---- Material to process
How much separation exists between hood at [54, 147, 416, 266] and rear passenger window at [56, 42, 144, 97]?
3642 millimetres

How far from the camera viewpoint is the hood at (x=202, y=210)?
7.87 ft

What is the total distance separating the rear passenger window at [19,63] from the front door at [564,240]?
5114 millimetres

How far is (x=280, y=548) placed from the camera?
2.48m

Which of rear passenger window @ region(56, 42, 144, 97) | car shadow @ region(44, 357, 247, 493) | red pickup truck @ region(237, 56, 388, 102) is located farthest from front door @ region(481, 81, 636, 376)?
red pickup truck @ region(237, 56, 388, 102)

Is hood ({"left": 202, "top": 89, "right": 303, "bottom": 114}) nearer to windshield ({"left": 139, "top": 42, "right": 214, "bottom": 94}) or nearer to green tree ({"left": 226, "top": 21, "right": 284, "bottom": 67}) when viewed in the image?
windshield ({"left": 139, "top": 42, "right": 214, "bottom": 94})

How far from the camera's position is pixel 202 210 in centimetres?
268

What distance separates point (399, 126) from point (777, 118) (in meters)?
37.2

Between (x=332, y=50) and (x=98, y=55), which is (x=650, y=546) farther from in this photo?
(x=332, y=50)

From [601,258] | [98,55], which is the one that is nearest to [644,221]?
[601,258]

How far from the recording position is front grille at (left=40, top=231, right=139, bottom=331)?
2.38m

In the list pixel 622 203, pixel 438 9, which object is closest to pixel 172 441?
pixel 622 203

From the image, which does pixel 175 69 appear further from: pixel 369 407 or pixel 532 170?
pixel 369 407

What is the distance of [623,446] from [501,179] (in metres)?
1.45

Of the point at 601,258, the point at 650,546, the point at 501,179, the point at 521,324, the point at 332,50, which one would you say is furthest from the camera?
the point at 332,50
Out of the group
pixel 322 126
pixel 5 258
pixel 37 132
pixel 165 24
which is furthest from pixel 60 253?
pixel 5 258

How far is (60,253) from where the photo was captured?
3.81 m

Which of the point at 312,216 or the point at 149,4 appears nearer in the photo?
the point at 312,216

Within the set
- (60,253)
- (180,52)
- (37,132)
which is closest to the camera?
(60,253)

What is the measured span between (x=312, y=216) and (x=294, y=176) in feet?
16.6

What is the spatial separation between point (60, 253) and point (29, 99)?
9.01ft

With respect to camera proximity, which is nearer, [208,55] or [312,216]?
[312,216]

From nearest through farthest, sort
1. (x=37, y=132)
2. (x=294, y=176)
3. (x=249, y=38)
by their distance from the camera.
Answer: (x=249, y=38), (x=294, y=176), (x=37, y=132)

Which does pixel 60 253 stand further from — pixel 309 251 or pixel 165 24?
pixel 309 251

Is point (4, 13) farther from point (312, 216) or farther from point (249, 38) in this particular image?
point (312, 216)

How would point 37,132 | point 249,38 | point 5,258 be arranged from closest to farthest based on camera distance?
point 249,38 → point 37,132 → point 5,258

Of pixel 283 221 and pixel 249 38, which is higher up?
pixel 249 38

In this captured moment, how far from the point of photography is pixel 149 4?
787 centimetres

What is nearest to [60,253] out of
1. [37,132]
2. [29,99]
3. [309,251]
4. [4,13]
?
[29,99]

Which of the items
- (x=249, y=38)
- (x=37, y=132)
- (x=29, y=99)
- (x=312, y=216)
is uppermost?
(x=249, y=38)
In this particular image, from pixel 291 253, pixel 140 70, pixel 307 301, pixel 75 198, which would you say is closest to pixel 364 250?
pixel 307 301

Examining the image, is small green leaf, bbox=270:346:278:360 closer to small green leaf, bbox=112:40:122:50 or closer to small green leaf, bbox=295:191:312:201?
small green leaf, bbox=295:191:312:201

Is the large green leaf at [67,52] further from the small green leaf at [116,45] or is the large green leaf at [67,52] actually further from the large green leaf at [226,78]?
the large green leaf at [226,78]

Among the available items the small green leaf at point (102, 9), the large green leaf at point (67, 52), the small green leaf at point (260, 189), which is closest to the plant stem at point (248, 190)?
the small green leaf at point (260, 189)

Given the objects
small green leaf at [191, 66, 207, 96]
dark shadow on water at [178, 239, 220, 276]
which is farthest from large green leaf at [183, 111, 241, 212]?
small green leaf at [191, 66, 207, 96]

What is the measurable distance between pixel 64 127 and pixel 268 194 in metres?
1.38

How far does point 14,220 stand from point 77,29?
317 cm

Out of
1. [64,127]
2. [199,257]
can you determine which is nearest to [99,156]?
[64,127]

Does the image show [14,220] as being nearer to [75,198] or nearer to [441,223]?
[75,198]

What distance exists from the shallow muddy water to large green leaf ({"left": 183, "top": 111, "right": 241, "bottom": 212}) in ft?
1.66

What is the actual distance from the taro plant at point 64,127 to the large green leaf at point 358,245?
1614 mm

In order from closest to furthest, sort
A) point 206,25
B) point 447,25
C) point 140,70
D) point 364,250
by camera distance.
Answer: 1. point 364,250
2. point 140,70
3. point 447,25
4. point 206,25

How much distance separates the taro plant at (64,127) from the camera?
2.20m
--------
---- Material to process
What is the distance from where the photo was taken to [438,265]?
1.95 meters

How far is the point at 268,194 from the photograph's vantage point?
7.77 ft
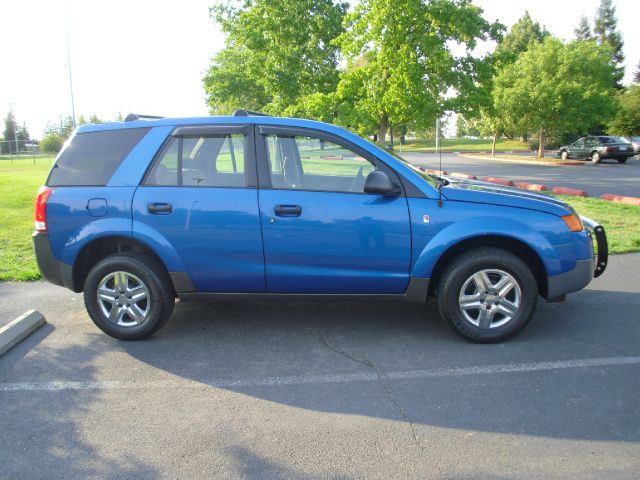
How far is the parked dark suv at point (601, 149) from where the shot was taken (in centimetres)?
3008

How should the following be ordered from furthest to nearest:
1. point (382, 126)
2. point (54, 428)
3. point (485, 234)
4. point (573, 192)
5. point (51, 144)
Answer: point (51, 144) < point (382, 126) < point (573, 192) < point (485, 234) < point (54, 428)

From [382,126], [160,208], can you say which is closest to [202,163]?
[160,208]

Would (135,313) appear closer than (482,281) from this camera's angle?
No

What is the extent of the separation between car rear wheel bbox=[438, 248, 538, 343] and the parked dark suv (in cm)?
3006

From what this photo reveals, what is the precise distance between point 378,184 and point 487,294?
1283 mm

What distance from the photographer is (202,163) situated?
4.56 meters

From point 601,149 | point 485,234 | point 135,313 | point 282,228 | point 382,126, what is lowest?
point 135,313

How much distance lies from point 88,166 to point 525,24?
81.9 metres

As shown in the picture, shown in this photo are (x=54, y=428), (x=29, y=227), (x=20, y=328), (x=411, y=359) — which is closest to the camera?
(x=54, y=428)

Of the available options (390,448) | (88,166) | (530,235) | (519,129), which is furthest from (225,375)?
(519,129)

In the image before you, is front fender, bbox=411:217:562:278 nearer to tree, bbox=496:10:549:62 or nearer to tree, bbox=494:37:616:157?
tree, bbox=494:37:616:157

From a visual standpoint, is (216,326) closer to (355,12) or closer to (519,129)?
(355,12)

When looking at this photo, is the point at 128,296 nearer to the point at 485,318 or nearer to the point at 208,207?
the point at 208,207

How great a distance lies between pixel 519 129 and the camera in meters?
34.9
--------
---- Material to process
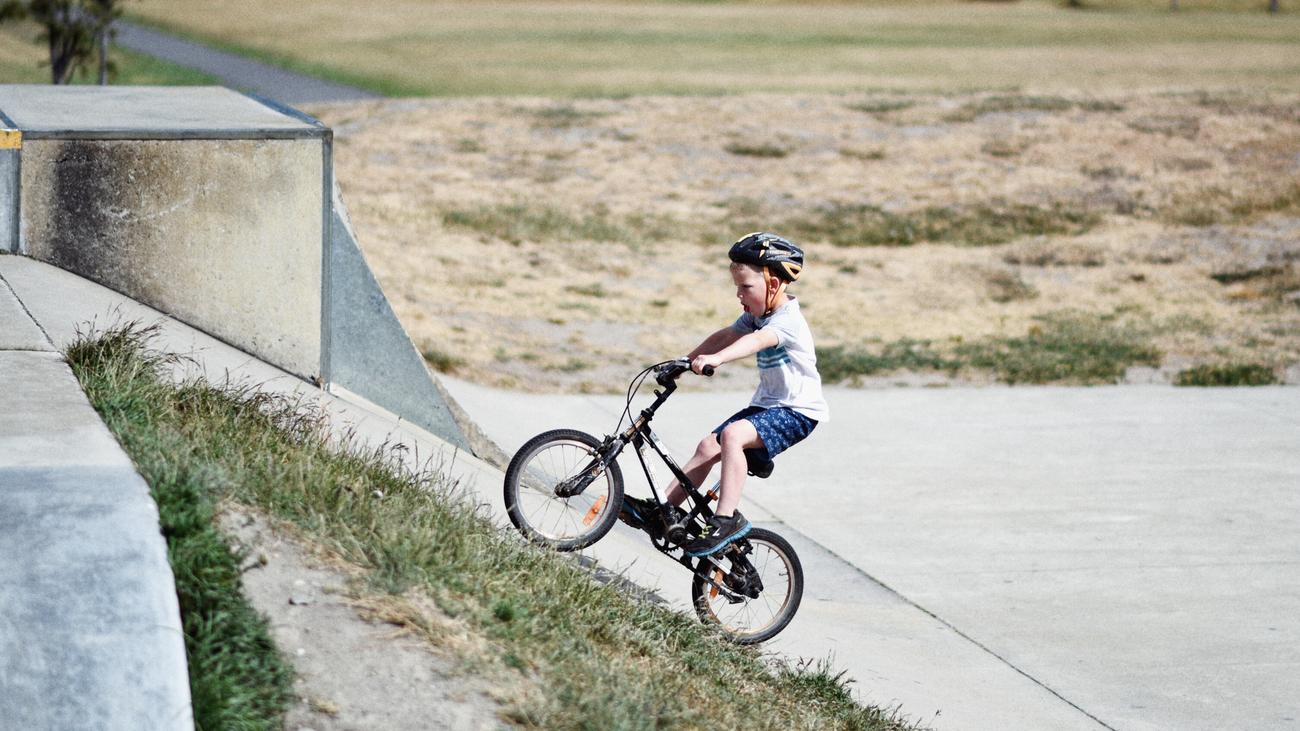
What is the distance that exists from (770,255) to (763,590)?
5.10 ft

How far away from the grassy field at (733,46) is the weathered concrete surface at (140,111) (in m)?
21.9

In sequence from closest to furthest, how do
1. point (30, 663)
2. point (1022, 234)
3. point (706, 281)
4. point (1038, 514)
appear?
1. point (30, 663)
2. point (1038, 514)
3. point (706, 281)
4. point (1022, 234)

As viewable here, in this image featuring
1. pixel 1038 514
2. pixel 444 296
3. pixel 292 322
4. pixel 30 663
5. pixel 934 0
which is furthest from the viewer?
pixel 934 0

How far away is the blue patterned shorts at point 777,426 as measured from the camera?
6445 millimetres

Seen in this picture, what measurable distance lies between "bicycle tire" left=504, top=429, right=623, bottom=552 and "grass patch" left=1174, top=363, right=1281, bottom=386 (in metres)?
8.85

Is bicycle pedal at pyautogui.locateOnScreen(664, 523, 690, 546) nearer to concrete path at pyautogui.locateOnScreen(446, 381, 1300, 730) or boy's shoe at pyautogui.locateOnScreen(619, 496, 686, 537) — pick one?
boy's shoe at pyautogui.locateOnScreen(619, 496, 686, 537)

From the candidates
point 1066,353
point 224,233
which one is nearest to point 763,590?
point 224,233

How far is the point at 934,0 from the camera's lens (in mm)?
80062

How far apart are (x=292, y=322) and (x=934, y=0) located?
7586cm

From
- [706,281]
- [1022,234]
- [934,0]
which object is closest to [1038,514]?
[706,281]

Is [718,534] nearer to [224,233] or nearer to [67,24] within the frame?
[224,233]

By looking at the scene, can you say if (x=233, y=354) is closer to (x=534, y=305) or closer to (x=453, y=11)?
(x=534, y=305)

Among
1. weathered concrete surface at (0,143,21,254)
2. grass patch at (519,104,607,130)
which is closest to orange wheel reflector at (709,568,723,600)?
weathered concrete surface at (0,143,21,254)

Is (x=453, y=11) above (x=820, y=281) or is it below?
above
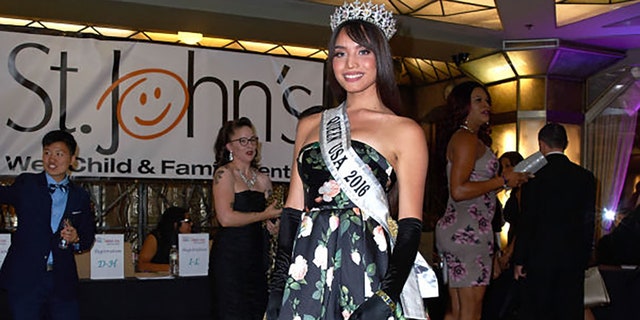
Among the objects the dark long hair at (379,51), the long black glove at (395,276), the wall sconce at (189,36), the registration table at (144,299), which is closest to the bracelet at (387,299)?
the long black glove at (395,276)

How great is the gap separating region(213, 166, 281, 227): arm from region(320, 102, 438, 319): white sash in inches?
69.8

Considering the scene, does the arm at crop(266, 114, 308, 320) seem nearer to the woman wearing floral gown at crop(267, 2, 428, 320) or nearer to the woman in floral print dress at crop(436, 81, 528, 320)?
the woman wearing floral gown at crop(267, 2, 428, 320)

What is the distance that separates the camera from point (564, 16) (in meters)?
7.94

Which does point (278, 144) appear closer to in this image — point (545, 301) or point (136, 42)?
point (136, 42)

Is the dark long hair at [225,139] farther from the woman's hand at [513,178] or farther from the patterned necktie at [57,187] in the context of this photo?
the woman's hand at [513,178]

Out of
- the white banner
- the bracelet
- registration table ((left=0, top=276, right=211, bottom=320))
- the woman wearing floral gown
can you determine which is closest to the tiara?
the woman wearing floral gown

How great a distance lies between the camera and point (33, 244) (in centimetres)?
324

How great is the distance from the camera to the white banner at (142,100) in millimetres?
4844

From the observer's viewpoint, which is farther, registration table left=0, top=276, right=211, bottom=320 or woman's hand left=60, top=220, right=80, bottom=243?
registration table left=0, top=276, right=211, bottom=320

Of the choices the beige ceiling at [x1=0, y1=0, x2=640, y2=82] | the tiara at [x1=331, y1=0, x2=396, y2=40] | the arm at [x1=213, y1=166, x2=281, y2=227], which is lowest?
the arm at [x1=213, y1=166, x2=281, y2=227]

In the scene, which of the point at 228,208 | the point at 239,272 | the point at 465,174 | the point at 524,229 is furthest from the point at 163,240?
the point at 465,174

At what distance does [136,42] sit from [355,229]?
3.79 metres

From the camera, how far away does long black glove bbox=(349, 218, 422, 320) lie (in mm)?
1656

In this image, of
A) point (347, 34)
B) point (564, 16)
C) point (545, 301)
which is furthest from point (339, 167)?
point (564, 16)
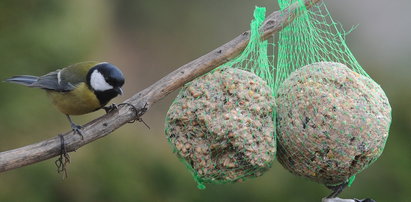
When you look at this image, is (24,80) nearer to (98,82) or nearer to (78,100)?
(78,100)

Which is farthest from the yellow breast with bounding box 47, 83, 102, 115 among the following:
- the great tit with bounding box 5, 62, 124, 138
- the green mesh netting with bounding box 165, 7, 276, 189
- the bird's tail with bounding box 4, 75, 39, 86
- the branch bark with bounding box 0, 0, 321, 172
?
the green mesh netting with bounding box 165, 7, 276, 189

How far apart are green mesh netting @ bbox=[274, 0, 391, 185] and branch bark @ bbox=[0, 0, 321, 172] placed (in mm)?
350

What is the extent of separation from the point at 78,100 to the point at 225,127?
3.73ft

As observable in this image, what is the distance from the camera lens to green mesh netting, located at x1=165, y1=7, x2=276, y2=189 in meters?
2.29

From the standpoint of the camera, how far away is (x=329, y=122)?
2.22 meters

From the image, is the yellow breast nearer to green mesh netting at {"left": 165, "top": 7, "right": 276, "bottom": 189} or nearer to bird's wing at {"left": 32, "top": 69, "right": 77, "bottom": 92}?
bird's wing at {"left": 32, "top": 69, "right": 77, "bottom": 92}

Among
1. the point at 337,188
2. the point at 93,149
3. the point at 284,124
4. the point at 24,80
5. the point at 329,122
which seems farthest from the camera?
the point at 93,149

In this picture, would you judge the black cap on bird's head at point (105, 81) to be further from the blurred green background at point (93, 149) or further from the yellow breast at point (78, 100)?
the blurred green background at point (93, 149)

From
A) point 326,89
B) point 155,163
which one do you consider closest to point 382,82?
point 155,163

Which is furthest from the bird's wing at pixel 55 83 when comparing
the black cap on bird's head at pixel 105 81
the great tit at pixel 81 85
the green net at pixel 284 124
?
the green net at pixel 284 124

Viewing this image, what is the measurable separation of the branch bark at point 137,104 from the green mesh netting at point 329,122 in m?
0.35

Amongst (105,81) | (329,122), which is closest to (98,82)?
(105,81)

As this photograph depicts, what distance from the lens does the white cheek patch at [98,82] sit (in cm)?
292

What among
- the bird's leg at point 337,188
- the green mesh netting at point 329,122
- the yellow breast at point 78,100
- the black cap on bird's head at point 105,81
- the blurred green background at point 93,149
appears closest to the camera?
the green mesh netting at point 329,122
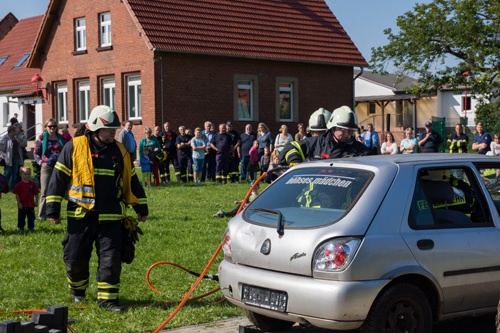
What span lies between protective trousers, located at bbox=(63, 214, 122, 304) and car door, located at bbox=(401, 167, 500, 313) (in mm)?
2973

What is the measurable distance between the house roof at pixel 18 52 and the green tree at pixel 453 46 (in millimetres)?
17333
--------
* Your objective
Which lines in the rows above contain the string "determine", with matching case? Copy each of those lines.

* Full answer
can you determine which is nearest to [99,156]?
can you determine which is closest to the tiara?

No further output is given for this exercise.